Re: start of transaction (was: Re: [PERFORM] Help with count(*)) - Mailing list pgsql-hackers

From Neil Conway
Subject Re: start of transaction (was: Re: [PERFORM] Help with count(*))
Date
Msg-id 873ccnc49e.fsf@mailbox.samurai.com
Whole thread Raw
In response to start of transaction (was: Re: [PERFORM] Help with count(*))  (Hannu Krosing <hannu@tm.ee>)
Responses Re: start of transaction (was: Re: [PERFORM] Help with count(*))  (Greg Stark <gsstark@mit.edu>)
List pgsql-hackers
Hannu Krosing <hannu@tm.ee> writes:
> For me, the "start of transaction" is not about time, but about grouping
> a set of statements into one. So making the exact moment of "start" be
> the first statement that actually does something with data seems
> perfectly reasonable.

This might be a perfectly logical change in semantics, but what
benefit does it provide over the old way of doing things?

_ _ _ _ _

| EXERCISE INSTRUCTIONS |
- A) Answer these questions about the mailing list message.
(i) Who sent the message?
(ii) Whose words are quoted in the body of the message?
(iii) Who is listed under Responses?
- B) Reproduce the mailing list message between "From Neil Conway" and "count(*))  (Greg Stark <gsstark@mit.edu>)", inclusive.

| PROVIDED DATA |

_ _ _ _ _

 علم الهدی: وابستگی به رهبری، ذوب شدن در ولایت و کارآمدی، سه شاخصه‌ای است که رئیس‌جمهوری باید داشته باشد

_ _ _ _ _

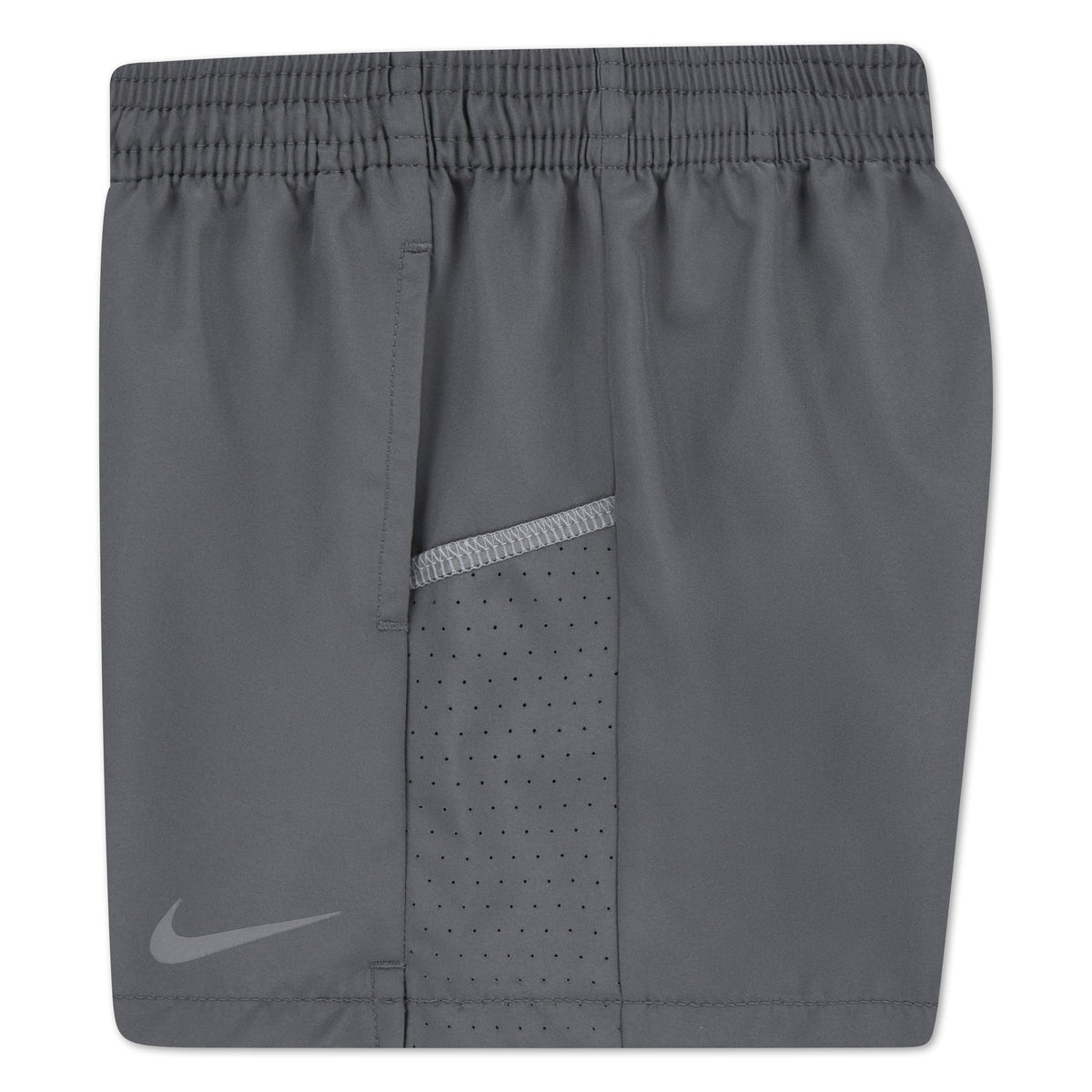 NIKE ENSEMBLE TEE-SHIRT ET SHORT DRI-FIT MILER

_ _ _ _ _

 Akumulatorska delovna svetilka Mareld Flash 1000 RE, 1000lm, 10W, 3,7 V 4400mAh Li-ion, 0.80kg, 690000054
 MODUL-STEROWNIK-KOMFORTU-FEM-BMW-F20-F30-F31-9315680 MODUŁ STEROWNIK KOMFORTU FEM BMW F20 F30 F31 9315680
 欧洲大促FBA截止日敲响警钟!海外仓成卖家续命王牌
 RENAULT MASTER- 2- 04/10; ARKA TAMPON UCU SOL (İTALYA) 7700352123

_ _ _ _ _

| RESPONSES PER TASK |
- A)
(i) Neil Conway
(ii) Hannu Krosing
(iii) Greg Stark

- B)
From Neil Conway
Subject Re: start of transaction (was: Re: [PERFORM] Help with count(*))
Date
Msg-id 873ccnc49e.fsf@mailbox.samurai.com
Whole thread Raw
In response to start of transaction (was: Re: [PERFORM] Help with count(*))  (Hannu Krosing <hannu@tm.ee>)
Responses Re: start of transaction (was: Re: [PERFORM] Help with count(*))  (Greg Stark <gsstark@mit.edu>)